**ASSIGNMENT:**
Beginning with the first line, please repeat the entries exactly and end on the line that contains "genus: Rusa".

···

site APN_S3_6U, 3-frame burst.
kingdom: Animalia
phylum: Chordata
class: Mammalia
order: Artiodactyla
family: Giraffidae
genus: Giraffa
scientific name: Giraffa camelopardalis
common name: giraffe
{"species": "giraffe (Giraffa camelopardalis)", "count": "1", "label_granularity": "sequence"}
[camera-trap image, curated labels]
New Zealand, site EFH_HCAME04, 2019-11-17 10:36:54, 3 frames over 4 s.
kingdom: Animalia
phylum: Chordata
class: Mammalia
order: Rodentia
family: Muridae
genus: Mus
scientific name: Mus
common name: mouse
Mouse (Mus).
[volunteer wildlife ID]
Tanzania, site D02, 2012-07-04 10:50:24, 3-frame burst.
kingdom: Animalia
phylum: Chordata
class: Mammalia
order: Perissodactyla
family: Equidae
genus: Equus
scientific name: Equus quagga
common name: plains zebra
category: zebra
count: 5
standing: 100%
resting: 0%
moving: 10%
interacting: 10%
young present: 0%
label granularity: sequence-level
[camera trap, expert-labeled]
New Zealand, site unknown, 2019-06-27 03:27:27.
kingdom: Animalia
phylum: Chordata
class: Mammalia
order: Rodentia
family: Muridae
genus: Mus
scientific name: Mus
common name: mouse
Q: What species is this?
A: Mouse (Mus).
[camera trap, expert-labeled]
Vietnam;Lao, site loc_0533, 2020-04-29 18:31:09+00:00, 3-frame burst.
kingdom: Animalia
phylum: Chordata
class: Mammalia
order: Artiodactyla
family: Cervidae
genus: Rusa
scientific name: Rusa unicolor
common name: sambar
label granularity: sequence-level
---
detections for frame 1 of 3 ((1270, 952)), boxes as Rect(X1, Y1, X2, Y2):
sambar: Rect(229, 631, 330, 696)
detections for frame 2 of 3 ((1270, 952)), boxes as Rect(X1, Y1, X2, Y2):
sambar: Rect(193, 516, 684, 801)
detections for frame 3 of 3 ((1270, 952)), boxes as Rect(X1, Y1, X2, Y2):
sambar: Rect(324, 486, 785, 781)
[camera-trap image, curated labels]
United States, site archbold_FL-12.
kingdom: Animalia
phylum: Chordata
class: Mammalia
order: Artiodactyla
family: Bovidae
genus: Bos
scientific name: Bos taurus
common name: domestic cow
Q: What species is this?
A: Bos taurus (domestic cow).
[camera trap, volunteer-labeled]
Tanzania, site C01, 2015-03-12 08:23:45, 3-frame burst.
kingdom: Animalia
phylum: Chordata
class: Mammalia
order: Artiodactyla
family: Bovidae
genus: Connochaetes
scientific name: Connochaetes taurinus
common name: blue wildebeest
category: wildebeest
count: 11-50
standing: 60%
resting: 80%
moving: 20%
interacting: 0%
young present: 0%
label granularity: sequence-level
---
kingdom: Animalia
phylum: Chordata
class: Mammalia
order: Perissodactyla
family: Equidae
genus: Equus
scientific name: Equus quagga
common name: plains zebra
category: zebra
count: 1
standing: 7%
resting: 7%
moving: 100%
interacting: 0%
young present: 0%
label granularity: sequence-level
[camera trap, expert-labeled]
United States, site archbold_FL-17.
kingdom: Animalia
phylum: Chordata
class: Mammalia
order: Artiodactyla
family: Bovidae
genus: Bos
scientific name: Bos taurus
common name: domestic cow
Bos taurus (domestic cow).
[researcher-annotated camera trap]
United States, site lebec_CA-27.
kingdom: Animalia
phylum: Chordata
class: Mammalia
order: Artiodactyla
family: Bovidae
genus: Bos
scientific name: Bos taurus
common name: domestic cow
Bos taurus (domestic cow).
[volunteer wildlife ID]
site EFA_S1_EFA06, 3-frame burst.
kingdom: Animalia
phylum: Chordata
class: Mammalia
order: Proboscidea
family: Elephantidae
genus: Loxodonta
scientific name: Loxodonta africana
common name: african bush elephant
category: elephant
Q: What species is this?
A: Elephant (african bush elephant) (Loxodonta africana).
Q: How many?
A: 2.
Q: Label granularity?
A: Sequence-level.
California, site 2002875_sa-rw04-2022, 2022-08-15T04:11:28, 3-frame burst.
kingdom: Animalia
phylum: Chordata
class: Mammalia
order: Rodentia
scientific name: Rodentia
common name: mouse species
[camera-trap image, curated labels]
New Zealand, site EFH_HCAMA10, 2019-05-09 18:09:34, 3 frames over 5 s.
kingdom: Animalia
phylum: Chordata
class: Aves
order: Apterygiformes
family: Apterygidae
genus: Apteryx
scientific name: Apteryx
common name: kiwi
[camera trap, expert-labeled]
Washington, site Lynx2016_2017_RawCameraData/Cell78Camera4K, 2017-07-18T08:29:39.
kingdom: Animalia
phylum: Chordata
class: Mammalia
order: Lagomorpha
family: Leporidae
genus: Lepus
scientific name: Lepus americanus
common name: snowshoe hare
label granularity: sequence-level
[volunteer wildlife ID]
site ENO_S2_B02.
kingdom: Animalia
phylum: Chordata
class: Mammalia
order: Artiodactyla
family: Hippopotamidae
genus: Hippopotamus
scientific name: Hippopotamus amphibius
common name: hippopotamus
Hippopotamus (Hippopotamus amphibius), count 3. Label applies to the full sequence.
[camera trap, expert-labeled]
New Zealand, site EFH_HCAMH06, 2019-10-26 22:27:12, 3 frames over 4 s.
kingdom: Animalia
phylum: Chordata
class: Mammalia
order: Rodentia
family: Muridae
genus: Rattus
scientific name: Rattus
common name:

···

**RESPONSE TO THE EXERCISE:**
site APN_S3_6U, 3-frame burst.
kingdom: Animalia
phylum: Chordata
class: Mammalia
order: Artiodactyla
family: Giraffidae
genus: Giraffa
scientific name: Giraffa camelopardalis
common name: giraffe
{"species": "giraffe (Giraffa camelopardalis)", "count": "1", "label_granularity": "sequence"}
[camera-trap image, curated labels]
New Zealand, site EFH_HCAME04, 2019-11-17 10:36:54, 3 frames over 4 s.
kingdom: Animalia
phylum: Chordata
class: Mammalia
order: Rodentia
family: Muridae
genus: Mus
scientific name: Mus
common name: mouse
Mouse (Mus).
[volunteer wildlife ID]
Tanzania, site D02, 2012-07-04 10:50:24, 3-frame burst.
kingdom: Animalia
phylum: Chordata
class: Mammalia
order: Perissodactyla
family: Equidae
genus: Equus
scientific name: Equus quagga
common name: plains zebra
category: zebra
count: 5
standing: 100%
resting: 0%
moving: 10%
interacting: 10%
young present: 0%
label granularity: sequence-level
[camera trap, expert-labeled]
New Zealand, site unknown, 2019-06-27 03:27:27.
kingdom: Animalia
phylum: Chordata
class: Mammalia
order: Rodentia
family: Muridae
genus: Mus
scientific name: Mus
common name: mouse
Q: What species is this?
A: Mouse (Mus).
[camera trap, expert-labeled]
Vietnam;Lao, site loc_0533, 2020-04-29 18:31:09+00:00, 3-frame burst.
kingdom: Animalia
phylum: Chordata
class: Mammalia
order: Artiodactyla
family: Cervidae
genus: Rusa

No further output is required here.